Text ->
----------

9.3.1.1. ONTAP SnapMirror SVM Replication Setup

  • Set up peering between the Source and Destination Cluster and SVM.
  • Setting up SnapMirror SVM replication involves creating the destination SVM by using the -subtype dp-destination option.
  • Create a replication job schedule to make sure that replication happens in the required intervals.
  • Create a SnapMirror replication from destination SVM to the source SVM using the -identity-preserve true option to make sure that source SVM configurations and source SVM interfaces are copied to the destination. From the destination SVM, initialize the SnapMirror SVM replication relationship.
../../_images/SVMDR1.PNG

SnapMirror SVM Replication Setup

9.3.1.2. SnapMirror SVM Disaster Recovery Workflow for Trident

The following steps describe how Trident and other containerized applications can resume functioning during a catastrophe using the SnapMirror SVM replication.

Disaster Recovery Workflow for Trident

Trident v19.07 and beyond will now utilize Kubernetes CRDs to store and manage its own state. It will use the Kubernetes cluster’s etcd to store its metadata. Here we assume that the Kubernetes etcd data files and the certifcates are stored on NetApp FlexVolume. This FlexVolume resides in a SVM which has Snapmirror SVM DR relationship with a destination SVM at the secondary site. The following steps describe how we can recover a single master Kubernetes Cluster with Trident in the event of a disaster.

  1. In the event of the source SVM failure, activate the SnapMirror destination SVM. Activating the destination SVM involves stopping scheduled SnapMirror transfers, aborting ongoing SnapMirror transfers, breaking the replication relationship, stopping the source SVM, and starting the destination SVM.
  2. From the destination SVM, mount the volume which contains the Kubernetes etcd data files and certificates on to the host which will be setup as a master node.
  3. Copy all the required certificates pertaining to the Kubernetes cluster under /etc/kubernetes/pki and the etcd member files under /var/lib/etcd.
  4. Now create a Kubernetes cluster with the kubeadm init command along with the --ignore-preflight-errors=DirAvailable--var-lib-etcd flag. Please note that the hostnames used for the Kubernetes nodes must same as the source Kubernetes cluster.
  5. Use the kubectl get crd command to verify if all the Trident custom resources have come up and retrieve Trident objects to make sure that all the data is available.
  6. Update all the required backends to reflect the new destination SVM name using the ./tridentctl update backend <backend-name> -f <backend-json-file> -n <namespace> command.

Disaster Recovery Workflow for Application Persistent Volumes

When the destination SVM is activated, all the volumes provisioned by Trident will start serving data. Once the Kubernetes cluster is setup on the destination side using the above mentioned procedure, all the deployments and pods are started and the containerized applications should run without any issues.

9.3.2. ONTAP SnapMirror Volume Replication

ONTAP SnapMirror Volume Replication is a disaster recovery feature which enables failover to destination storage from primary storage on a volume level. SnapMirror creates a volume replica or mirror of the primary storage on to the secondary storage by syncing snapshots.

----------

Recorded data ->
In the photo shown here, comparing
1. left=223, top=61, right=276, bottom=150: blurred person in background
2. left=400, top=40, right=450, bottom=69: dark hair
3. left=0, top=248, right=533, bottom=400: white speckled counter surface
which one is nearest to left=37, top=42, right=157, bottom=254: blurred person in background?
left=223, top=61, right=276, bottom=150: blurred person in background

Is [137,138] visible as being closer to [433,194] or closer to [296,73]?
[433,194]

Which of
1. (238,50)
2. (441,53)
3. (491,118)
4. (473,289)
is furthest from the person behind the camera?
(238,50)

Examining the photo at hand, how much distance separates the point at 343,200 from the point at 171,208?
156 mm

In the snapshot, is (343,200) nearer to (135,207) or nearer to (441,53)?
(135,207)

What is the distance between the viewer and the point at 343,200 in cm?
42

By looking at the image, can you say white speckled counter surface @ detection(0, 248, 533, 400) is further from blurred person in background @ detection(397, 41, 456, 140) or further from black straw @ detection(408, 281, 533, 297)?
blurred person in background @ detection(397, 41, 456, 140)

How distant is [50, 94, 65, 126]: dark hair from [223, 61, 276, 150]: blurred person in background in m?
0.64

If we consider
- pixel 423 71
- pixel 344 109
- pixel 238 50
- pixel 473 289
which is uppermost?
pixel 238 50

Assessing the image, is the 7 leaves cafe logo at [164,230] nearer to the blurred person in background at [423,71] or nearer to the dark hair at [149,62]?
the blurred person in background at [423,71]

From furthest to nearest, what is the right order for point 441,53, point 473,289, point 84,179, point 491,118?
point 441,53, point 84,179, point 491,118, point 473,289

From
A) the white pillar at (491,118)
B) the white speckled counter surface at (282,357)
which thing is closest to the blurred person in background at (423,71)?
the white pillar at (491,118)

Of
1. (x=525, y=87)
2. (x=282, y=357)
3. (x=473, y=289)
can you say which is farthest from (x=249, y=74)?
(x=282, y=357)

----------

Directive A ->
Answer these questions using the SnapMirror text.
(i) Which option is used when creating the destination SVM?
(ii) Under which directory are the etcd member files copied?
(iii) Which command verifies that the Trident custom resources have come up?
Directive B -> In one to three sentences, explain why the SnapMirror text calls for the -identity-preserve true option when creating the SnapMirror replication.
Directive C -> Carry on the SnapMirror text, beginning right after its final sentence.

Answer A ->
(i) The -subtype dp-destination option.
(ii) /var/lib/etcd
(iii) kubectl get crd

Answer B -> The option makes sure that the source SVM configurations and the source SVM interfaces are copied to the destination.

Answer C ->
9.3.2.1. ONTAP SnapMirror Volume Replication Setup

  • The clusters in which the volumes reside and the SVMs that serve data from the volumes must be peered.
  • Create a SnapMirror policy which controls the behavior of the relationship and specifies the configuration attributes for that relationship.
  • Create a SnapMirror relationship between the destination volume and the source volume using the “snapmirror create” volume and assign the appropriate SnapMirror policy.
  • After the SnapMirror relationship is created, initialize the relationship so that a baseline transfer from the source volume to the destination volume will be completed.
../../_images/SM1.PNG

SnapMirror Volume Replication Setup

9.3.2.2. SnapMirror Volume Disaster Recovery Workflow for Trident

Disaster recovery using SnapMirror Volume Replication is not as seamless as the SnapMirror SVM Replication. The following steps describe how Trident and other applications can resume functioning during a catastrophe, from the secondary site .

Disaster Recovery Workflow for Trident

Trident v19.07 and beyond will now utilize Kubernetes CRDs to store and manage its own state. Trident will store its metadata in the Kubernetes cluster’s etcd database. Here we assume that the Kubernetes etcd data files and the certificates are stored on NetApp FlexVolume which is SnapMirrored to the destination volume at the secondary site. The following steps describe how we can recover a single master Kubernetes Cluster with Trident.

  1. In the event of a disaster, stop all the scheduled SnapMirror transfers and abort all ongoing SnapMirror transfers. Break the replication relationship between the destination and source volumes so that the destination volume becomes Read/Write.
  2. From the destination SVM, mount the volume which contains the Kubernetes etcd data files and certificates on to the host which will be setup as a master node.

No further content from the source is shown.